In the column on the Senate torture report, how many of the 119 detainees were tortured by mistake?

> **Source**
☆ ☆ ☆ ☆

WASHINGTON, December 19, 2014 — The U.S. Senate report detailing torture committed by CIA agents and government contractors on 119 detainees — 26 of them tortured by mistake — describes actions which were both illegal and immoral. These actions were not taken by elected representatives, but by non-elected government bureaucrats who apparently lied to our elected officials about what they were doing.
Those who believe in rule of law, in limited government, in clearly defined Constitutional limits upon government power should be outraged. Some are. Others have found a way either to defend torture or to remain silent, wishing for the subject to go away as the news cycle moves on to diplomatic relations with Cuba, North Korean hacking, or whatever new horror occurs in the world.
President Obama has acknowledged that the CIA engaged in torture, but he has directed the Department of Justice not to prosecute either those who tortured or those who authorized it. He and Attorney General Holder are more interested in involving the federal government in ambiguous local law enforcement issues, such as what happened in Ferguson, Missouri, than in confronting the illegal activities of the federal government itself.
Why did congressional oversight committees like the Senate Intelligence Committee, which issued the report on torture, not know of the torture when it was taking place? Was no one looking into what the CIA was doing? Michael Glennon, an intelligence specialist at Tufts University, says that the Senate committee’s report took so long to be published that the CIA’s rebuttal was written 18 months ago, in 2013.
In the period when the abuses were going on, the Senate Intelligence Committee failed to subpoena documents, interview CIA officials, or ask to visit sites where torture was being conducted. The elected officials who were meant to scrutinize our intelligence services were clearly co-opted. In Professor Glennon’s view, they now appear to be exercising “hindsight, not oversight.”
The Economist notes that, “the Senate committee has acquired a photograph showing ‘well-worn’ water boarding tools at a prison in Afghanistan. The CIA had claimed until now that only three prisoners had been subjected to this torture — and none of them at the Afghan site … In 2012 Barack Obama and his attorney general, Eric Holder, decided not to prosecute any CIA agents for torture. (John Kiriakou, an ex -agent who leaked details of the program to reporters, was jailed.)”
After 9/11, the FBI sent two agents to Israel to learn how its interrogators dealt with Arab suspects; there was talk of “extraditing the suspects to allied countries where security services sometimes employ threats to family members or resort to torture.” As early as January 2002, National Security Council principals, aware of “potential charges of torture,” began debating whether the protections of the Geneva Conventions, signed by President Ronald Reagan, should apply to captured al-Qaeda or Taliban fighters.
The CIA view was that it required relief from the limitations of the Geneva Conventions. The agency began to look for other countries where it could send the detainees, thinking that they would not then be covered by U.S. law. They were, however, aware of a U.S. statute that barred U.S. citizens from committing torture outside the country.
President George W. Bush signed a memorandum stating that the Third Geneva Convention did not apply to the conflict with al-Qaeda and the Taliban. Within months, the government began using “enhanced interrogation” techniques in Afghanistan and at Guantanamo Bay. As time went on, interrogators wanted to use even harsher techniques. In June 2002, it got a ruling from the Justice Department which was described by former assistant attorney general Jack Goldsmith this way: “Violent acts aren’t necessarily torture; if you do torture, you probably have a defense; and even if you don’t have a defense, the torture law doesn’t apply if you act under color of presidential authority.”

☆ ☆ ☆ ☆

> **Data listing**

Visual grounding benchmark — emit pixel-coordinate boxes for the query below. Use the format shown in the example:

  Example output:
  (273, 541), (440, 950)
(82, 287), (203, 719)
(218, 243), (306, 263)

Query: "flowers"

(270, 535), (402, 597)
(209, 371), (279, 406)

☆ ☆ ☆ ☆

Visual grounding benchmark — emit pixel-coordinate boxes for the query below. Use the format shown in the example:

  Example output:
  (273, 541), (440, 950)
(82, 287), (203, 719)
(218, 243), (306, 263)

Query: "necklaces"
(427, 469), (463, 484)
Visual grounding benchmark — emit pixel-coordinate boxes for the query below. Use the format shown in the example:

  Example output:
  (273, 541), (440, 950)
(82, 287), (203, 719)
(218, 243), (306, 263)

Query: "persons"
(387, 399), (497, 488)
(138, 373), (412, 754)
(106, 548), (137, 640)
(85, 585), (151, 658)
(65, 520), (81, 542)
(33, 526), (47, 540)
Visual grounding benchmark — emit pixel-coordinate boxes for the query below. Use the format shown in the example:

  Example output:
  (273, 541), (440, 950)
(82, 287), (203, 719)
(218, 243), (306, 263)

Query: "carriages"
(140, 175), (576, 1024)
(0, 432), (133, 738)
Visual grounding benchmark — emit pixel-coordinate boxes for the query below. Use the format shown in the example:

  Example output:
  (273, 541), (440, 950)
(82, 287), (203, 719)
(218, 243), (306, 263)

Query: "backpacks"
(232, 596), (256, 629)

☆ ☆ ☆ ☆

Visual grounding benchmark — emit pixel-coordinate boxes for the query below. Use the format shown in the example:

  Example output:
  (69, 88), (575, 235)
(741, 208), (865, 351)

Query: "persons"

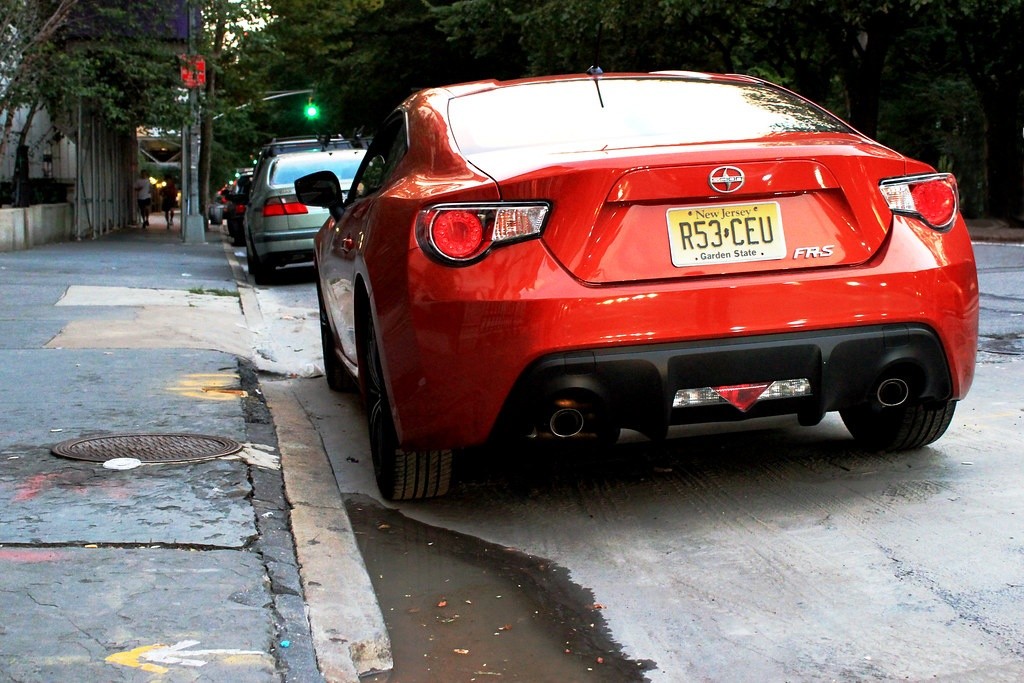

☆ ☆ ☆ ☆

> **Problem solution**
26